My Christmas shopping was officially done! It is the second year in a row I have not waited until the last minute. I hate Christmas, and in the past, I passively countered all holiday obligations by indulging in the worst, most stressful sort of procrastination.

Not this year.

This afternoon, during my last visit to this store, I wandered past empty shelves and clearance areas and looked at all the physical books, lined up on shelves, their spines exposed to those who cared, which apparently, is not enough. Barnes & Noble’s great gimmick back in the day was that it provided a hospitable place for those who wanted to read books not purchased while sitting on the floor or on comfortable chairs, kind of like a library, except Barnes & Noble was not in the business of renting books, only selling them. You were free to lounge and read for free without getting angry glares from employees. It was encouraged! I spent many days during my 20’s in the big chain bookstores of the era: Barnes & Noble, Crown Books, Waldenbooks, Borders, B. Dalton. Bookstores were my refuge from a world that threatened to swallow me whole, for that period of my life was chaotic, unstable and fraught with mental difficulties that threatened to permanently derail my existence. The lush silence and serenity of bookstores was my succor. Books soothed me and while my life was a tenuous balance of shit, bookstores always welcomed my desperate visits. I haven’t been to a bookstore, independent, or chain, in ages, which speaks to the tragedy befalling this formerly thriving industry.

After I’d had my fill of the bookstore, I headed to the cashier line, realizing it would be my last time in this Barnes & Noble. Ahead of me was a very tall Chinese man. By his side was a young boy, and his daughter, of about 12, who was equally tall for her age (a tad taller than me, who is not tall for any age). The cashier finished up with the previous customer and then said loudly, even animatedly, to the Chinese gentleman, “I can help you now sir.” After he paid and left, she began daydreaming or something and I stood waiting to be called out of spite because there was no reason for me not to walk up to the counter. But I wanted to be called too. I wanted to be noticed and courted, treated like a valued customer. But she was too busy looking at something to her right. I stood there for a long time and finally, she looked up and said, “Oh, are you ready to be helped?” and I said, “Uh yeah,” trying to feign annoyance. I hate to be ignored and most times, in a vital, customer-dependent business, I will receive a customer’s treatment.
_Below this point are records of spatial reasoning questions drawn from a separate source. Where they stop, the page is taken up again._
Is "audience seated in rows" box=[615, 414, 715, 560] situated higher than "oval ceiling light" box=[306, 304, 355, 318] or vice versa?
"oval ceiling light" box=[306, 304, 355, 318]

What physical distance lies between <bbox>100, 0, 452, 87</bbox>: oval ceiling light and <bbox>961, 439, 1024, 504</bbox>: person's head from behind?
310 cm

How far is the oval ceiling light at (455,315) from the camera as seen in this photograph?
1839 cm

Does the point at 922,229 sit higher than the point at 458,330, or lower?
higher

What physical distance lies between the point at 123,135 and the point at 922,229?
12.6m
But now, I was being authentically disregarded by a woman who will lose this job within the week. She has no need for someone like me and no need to play the friendly part. Who cares if I complain to her boss? She disinterestedly treated me like someone who needed to pay for a book, not like a customer. She was dismissive and curt and without the artificial treat-the-customer-well dynamic at play, I got the real deal. I know where Amanda R stood!

It’s OK, I don’t need bookstores any more, either. Good luck Amanda R, may your travels bring you riches and happiness.